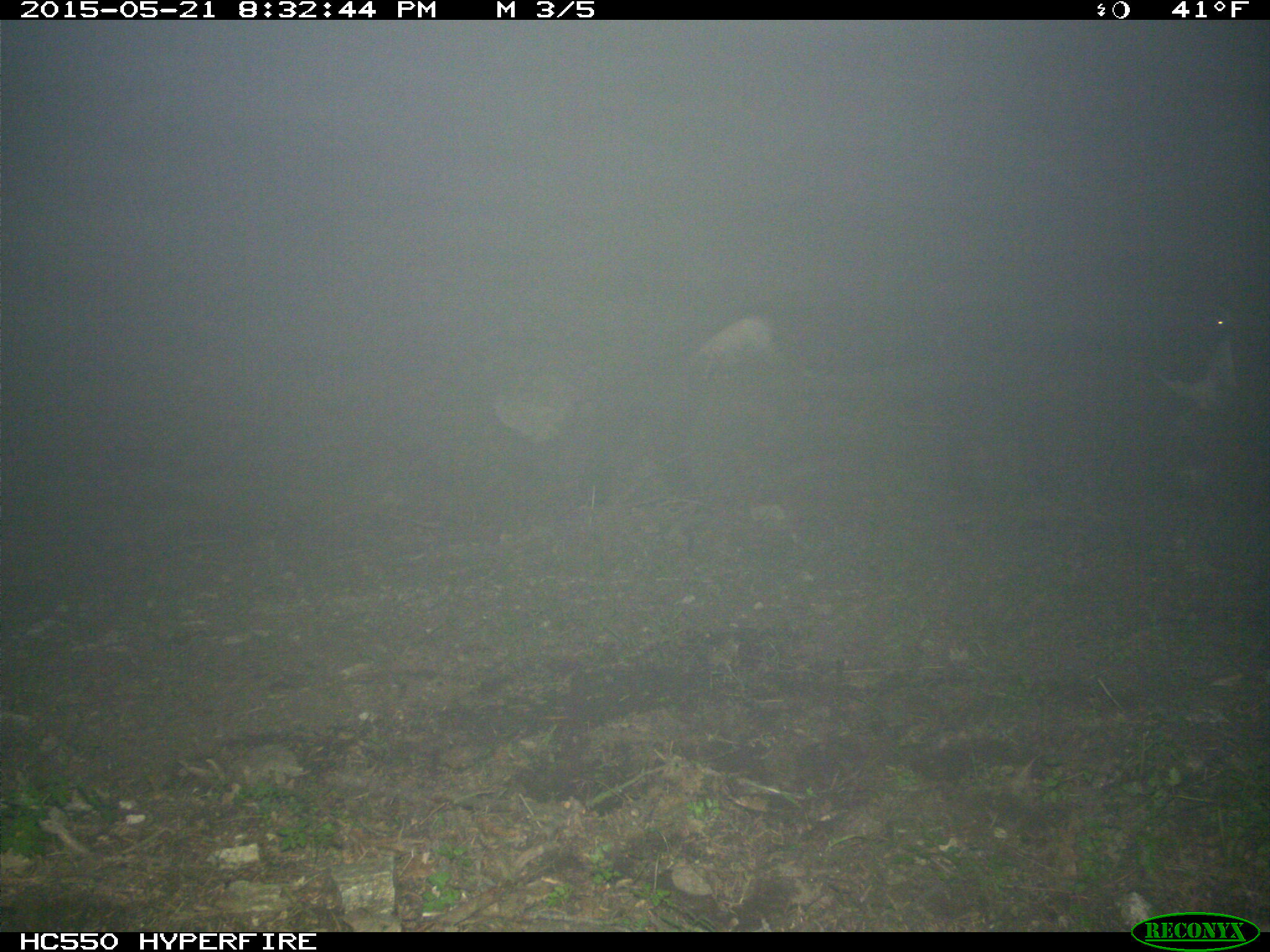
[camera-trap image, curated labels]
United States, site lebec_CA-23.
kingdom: Animalia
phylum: Chordata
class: Mammalia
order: Artiodactyla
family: Bovidae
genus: Bos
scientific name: Bos taurus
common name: domestic cow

* * * * * * * * *

The lines to return run from the one containing "class: Mammalia" through the last line of the material above. Please reproduce them exactly.

Your response ::
class: Mammalia
order: Artiodactyla
family: Bovidae
genus: Bos
scientific name: Bos taurus
common name: domestic cow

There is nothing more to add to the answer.